Racisme au Luxembourg"Non mais tu viens d'où, vraiment ?"

Fanny Kinsch
Un étudiant est à la recherche d'un stage dans le social, mais pendant l'entretien, au lieu de parler du travail, ce sont ses origines qui seront questionnées.
© Fanny Kinsch

Quelques surprises attendent Kahlid Oke lors de son entretien, on lui demandera notamment s'il dispose d'une autorisation de séjour. Il a décidé d'en parler sur ses réseaux sociaux, preuve que la discrimination est encore bien présente, même au Luxembourg.

"Cette personne m'a fait des commentaires très bizarres, ça m'a vraiment touché, puisque cela concernait plutôt les réfugiés, ou les Nigériens en général. Ce sont mes origines et c'était vraiment affreux de devoir subir ça". Khalid Oke est âgé de 24 ans, il est musicien et suit des études de sciences éducatives et sociales à l'Université du Luxembourg.

Fortement blessé lors d'un entretien avec une association du secteur social au Grand-Duché, il a tenu à témoigner: "la question que l'on m'a posée était "d'où viens-tu?". J'ai répondu que je venais d'Ettelbruck, ce à quoi la collaboratrice m'a demandé "non, mais tu viens d'où, vraiment?" et j'ai répondu que oui, j'ai des origines africaines, peut-être que l'on remarque ça à mon accent, mais j'ai vécu toute ma vie ici et je lui ai expliqué que je me sentais luxembourgeois".
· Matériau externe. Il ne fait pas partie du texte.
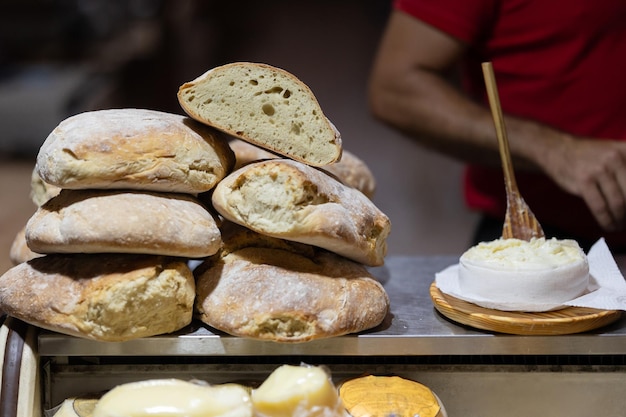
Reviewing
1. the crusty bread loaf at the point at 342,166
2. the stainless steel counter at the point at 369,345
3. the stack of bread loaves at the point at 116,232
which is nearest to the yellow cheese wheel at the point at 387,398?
the stainless steel counter at the point at 369,345

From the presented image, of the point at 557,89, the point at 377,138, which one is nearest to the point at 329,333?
the point at 557,89

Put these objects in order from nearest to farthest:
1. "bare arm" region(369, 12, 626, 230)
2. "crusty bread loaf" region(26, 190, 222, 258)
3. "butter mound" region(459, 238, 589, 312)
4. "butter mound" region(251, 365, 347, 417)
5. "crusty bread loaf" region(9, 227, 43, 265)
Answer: "butter mound" region(251, 365, 347, 417) < "crusty bread loaf" region(26, 190, 222, 258) < "butter mound" region(459, 238, 589, 312) < "crusty bread loaf" region(9, 227, 43, 265) < "bare arm" region(369, 12, 626, 230)

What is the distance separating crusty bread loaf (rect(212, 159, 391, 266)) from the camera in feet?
4.44

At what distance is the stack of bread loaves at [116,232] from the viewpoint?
1304 millimetres

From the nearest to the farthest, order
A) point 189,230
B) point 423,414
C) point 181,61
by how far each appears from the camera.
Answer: point 423,414 → point 189,230 → point 181,61

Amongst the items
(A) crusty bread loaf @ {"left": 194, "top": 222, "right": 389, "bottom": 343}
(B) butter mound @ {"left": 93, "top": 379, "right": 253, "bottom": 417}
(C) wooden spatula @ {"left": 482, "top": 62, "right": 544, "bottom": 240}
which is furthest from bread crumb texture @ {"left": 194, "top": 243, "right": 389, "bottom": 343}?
(C) wooden spatula @ {"left": 482, "top": 62, "right": 544, "bottom": 240}

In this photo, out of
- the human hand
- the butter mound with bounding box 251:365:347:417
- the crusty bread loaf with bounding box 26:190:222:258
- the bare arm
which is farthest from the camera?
the bare arm

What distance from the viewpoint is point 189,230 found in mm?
1335

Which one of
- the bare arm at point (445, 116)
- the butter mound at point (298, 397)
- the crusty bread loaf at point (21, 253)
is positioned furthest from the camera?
the bare arm at point (445, 116)

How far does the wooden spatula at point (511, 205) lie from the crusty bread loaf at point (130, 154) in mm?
625

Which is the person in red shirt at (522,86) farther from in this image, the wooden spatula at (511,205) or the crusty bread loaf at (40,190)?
the crusty bread loaf at (40,190)

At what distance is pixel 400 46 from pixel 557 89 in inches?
20.2

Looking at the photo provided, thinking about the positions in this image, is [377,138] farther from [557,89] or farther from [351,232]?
[351,232]

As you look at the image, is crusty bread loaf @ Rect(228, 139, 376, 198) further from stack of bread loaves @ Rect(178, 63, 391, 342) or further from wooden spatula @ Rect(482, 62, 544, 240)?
wooden spatula @ Rect(482, 62, 544, 240)
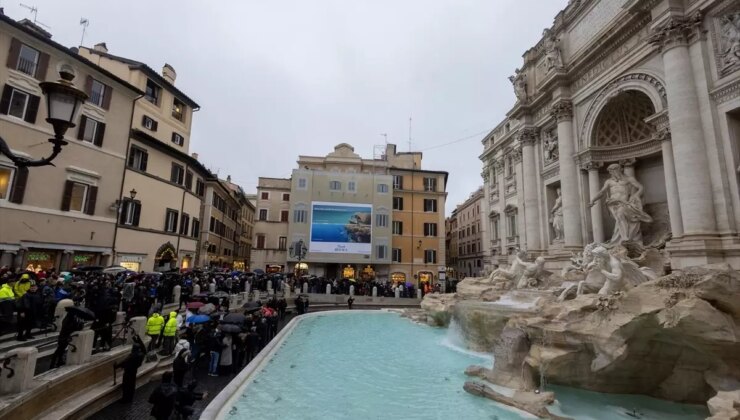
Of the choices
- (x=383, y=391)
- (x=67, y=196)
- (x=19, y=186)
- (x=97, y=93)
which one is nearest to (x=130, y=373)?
(x=383, y=391)

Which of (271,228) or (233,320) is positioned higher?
(271,228)

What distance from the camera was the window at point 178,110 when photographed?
96.1 ft

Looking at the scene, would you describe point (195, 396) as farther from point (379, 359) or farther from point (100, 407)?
point (379, 359)

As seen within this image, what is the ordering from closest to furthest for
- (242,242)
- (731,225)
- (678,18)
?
1. (731,225)
2. (678,18)
3. (242,242)

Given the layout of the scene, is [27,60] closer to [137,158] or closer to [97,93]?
[97,93]

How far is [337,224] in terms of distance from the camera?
38.8 metres

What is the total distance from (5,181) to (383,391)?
19.7 metres

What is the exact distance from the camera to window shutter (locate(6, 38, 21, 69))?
55.7ft

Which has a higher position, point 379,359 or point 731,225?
point 731,225

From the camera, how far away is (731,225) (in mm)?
12188

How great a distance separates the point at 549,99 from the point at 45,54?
92.4 feet

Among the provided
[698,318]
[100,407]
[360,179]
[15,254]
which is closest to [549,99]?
[698,318]

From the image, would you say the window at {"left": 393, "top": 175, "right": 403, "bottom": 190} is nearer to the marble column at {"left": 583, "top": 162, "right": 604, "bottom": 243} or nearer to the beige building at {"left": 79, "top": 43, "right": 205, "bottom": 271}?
the beige building at {"left": 79, "top": 43, "right": 205, "bottom": 271}

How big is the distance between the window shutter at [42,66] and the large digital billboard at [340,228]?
23.6 m
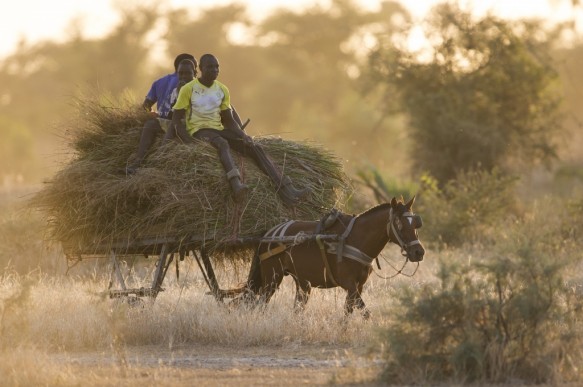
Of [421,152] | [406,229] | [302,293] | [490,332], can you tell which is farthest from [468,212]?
[490,332]

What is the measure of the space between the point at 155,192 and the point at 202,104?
3.51 ft

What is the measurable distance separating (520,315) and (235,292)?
13.5 ft

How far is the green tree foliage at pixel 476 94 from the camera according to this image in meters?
25.5

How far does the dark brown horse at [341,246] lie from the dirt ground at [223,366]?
37.0 inches

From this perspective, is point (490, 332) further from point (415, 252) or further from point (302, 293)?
point (302, 293)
On lui a ensuite demandé s'il avait le droit d'être au Grand-Duché et dans quelles écoles il avait suivi sa formation scolaire. Mais ces questions clairement orientées n'étaient pas les seules auxquelles Khalid devait faire face: "elle voulait savoir comment je réagirais en tant qu'assistant social face à un Nigérian en situation illégale dans le pays. Je lui ai répondu que je suivrais la loi qui s'applique à tout le mode, nous sommes tous égaux et il faut mettre de côté tous les préjugés ou stéréotypes que l'on pourrait avoir sur d'autres personnes. Si je suis assistant social, je suis professionnel et je dois le rester".

S'il s'agit d'un enfant, Khalid assure qu'il ferait tout pour assurer ses droits, en lui permettant d'avoir un toit et d'aller à l'école, mais la personne en face de lui n'était pas du même avis: "elle a répondu que l'on ne pouvait pas agir de la sorte, car sinon le réfugié viendrait avec toute sa famille afin d'obtenir la résidence et le droit de travailler dans le pays".
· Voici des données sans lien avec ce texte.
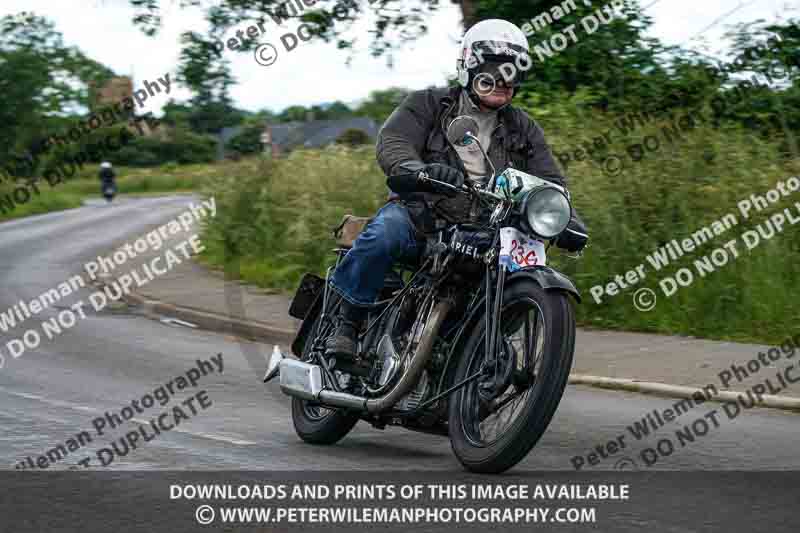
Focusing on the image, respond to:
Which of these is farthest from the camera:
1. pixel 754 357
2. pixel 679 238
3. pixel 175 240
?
pixel 175 240

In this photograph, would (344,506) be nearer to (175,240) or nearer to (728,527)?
(728,527)

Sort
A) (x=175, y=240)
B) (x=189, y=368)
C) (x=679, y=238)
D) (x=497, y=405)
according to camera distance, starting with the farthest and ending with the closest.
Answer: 1. (x=175, y=240)
2. (x=679, y=238)
3. (x=189, y=368)
4. (x=497, y=405)

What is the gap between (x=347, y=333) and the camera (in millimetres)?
6723

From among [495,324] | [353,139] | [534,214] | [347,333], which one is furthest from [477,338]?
[353,139]

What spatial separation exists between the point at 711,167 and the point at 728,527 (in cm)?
878

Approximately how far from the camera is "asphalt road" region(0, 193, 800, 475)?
6.34 meters

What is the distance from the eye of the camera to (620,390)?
9477 millimetres

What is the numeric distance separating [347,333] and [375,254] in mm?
512

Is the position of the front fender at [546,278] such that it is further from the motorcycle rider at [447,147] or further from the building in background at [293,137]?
the building in background at [293,137]

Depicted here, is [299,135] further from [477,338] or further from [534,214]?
[534,214]

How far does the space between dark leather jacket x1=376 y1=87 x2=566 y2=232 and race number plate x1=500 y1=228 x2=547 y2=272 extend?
74 cm

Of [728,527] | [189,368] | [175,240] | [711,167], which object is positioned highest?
[728,527]

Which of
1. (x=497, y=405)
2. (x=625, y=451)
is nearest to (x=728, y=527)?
(x=497, y=405)

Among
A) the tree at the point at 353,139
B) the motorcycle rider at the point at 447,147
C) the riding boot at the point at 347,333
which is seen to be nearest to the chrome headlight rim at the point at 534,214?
the motorcycle rider at the point at 447,147
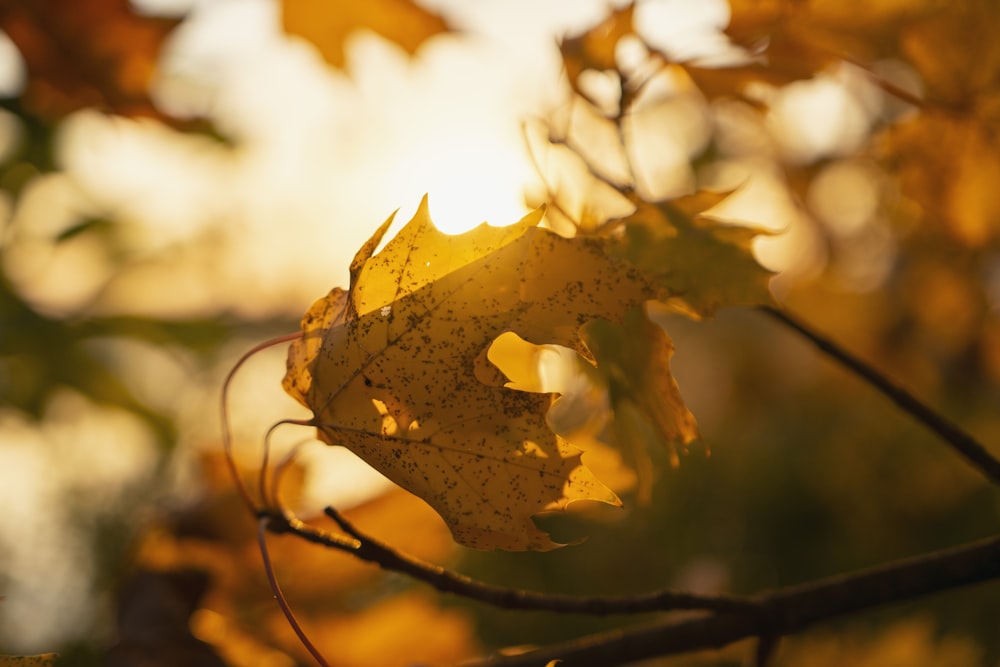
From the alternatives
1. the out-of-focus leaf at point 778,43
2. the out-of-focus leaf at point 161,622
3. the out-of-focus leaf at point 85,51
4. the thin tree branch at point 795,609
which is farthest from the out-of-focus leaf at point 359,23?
the thin tree branch at point 795,609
Choqué, Khalid avait la boule au ventre. C'est pour cette raison qu'il a souhaité en parler ouvertement et publiquement sur ses réseaux sociaux: "à tous ceux qui pensent que les discriminations comme le racisme n'existent pas au Luxembourg, ils se trompent. Le racisme est très présent, sous une forme encore plus grave, la discrimination indirecte, les gens qui l'utilisent ne s'en rendent même pas compte". Il est assez certain que la personne qui l'a interviewé ne s'est probablement pas rendu compte de la gravité de ses propos.

Khalid Oke s'est alors tourné vers le Centre pour l'égalité de traitement (CET). Son souhait serait de reparler à cette dame afin de lui faire comprendre le côté blessant de ses propos lors de l'interview téléphonique, mais il lui faut du courage pour qu'il la confronte et qu'elle apprenne de ses erreurs.

Le CET a enregistré 245 cas en 2021, dont 60 pour discrimination sur base de l'origine ethnique, la plus fréquente dans les dossiers traités par le Centre qui peut transférer cette information au Parquet. Un travail de sensibilisation devra être réalisé avant toute action, mais toute victime est également encouragée à dénoncer ce comportement discriminatoire auprès de l'ITM (Inspection du travail et des mines) ou de la police.

Les responsables du CET ont expliqué que les réactions suite à leur intervention étaient très différentes et pouvaient varier d'un comportement proactif à plutôt défensif voire carrément indifférent.

Les capacités limitées du CET ne sont pas satisfaisantes, selon ses responsables qui demandent que leurs compétences soient étendues. Des discussions sont d'ailleurs en cours dans ce sens à la Chambre. Ils souhaitent pouvoir faire leurs propres enquêtes ainsi que proposer un accompagnement personnalisé devant la justice.

En plus du CET, d'autres solutions existent en cas de discrimination. Il ne faut pas non plus hésiter à porter plainte si l'on se retrouve confronté à ce genre de situation. La police est à l'écoute.